So we were in Newark Airport, having just returned from a trip to Italy where we visited my dad. (He was stationed on the USS Nimitz which was docked in Naples for a few weeks around Christmas 1981.) Our flight back to Florida was overbooked so when asked my mom and friend (with visions of a free flight St. Thomas in their heads) immediately volunteered to be bumped to a later flight. As a result of traveling all day, the time change and being almost 12 years old, I was a cranky little bastard. So to keep me occupied for a while my mom gave me a couple of bucks to get some comics at the nearby newstand.
At this time I was a big Fantastic Four and X-Men fan with some occasional excursions into other titles whenever they had crossovers. (Sucker for the marketing.) The only money I had to spend was the result of chores, so I had to be choosy.
Unfortunately, I already had the copies of my normal titles the newstand stocked. So I spun the rack to find something interesting and came on the cover to the right. It looks cheesy now (most comics do), but to a 12-year-old it was awesome. (That it was a double issue didn't hurt either.) I quickly snatched it up and went back to my hard plastic airport seat to wait for the next available flight.
The next available flight didn't turn out to be until the next day and the airline had to put us up in a nearby hotel. The next morning they put us in a taxi for one of the NYC airports and we finally caught a plane home.
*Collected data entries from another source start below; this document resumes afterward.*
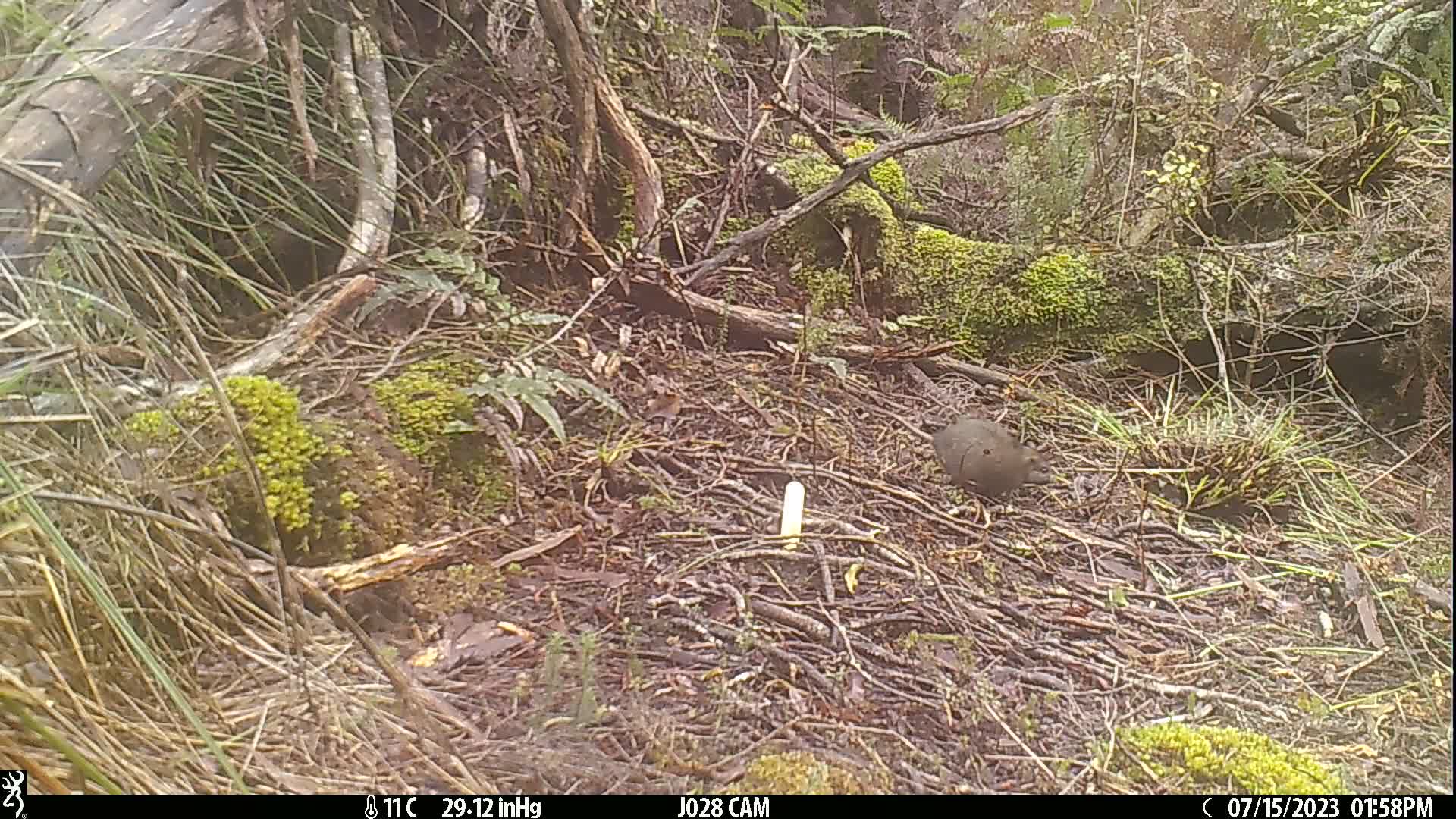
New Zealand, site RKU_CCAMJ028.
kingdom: Animalia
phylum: Chordata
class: Mammalia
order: Rodentia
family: Muridae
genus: Rattus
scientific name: Rattus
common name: rat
Rat (Rattus).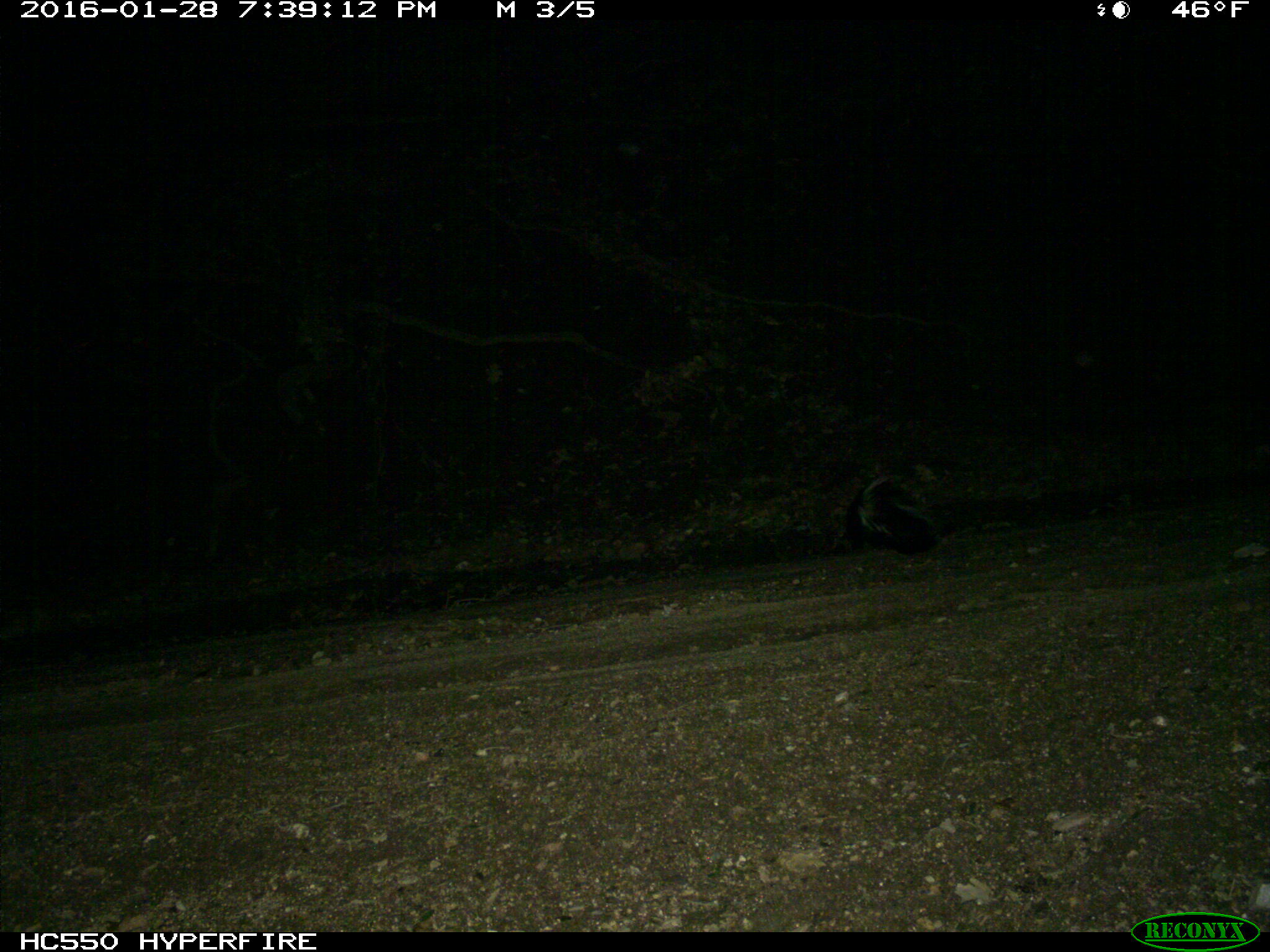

I read that comic at least a dozen times in the next 24 hours. I read it in the airport, I read it in the taxi, I read it in the hotel room. I ignored everything else, just shuffling along from one place to the next with the comic in my mitts. This was amazing work. I had no idea who any of the characters were, but it was packed with continuous action, spare but smart dialog and some shocking images. The sequence from the movie between Bullseye and Elektra is lifted exactly from the comic, although it was much more powerful in the comic.
So after that I was hooked, picking up all the issues of DD I could find from my local shop. I soon figured out who Frank Miller was and learned at which issue he started his artist tenure and when he picked up the writing duties as well. And then I followed him to later projects, picking up the Ronin miniseries and the acclaimed Batman: The Dark Knight miniseries as well. While he dropped DD around issue 189 (if memory serves), he stuck with the Elektra character for one or two additional graphic novels to complete her story arc.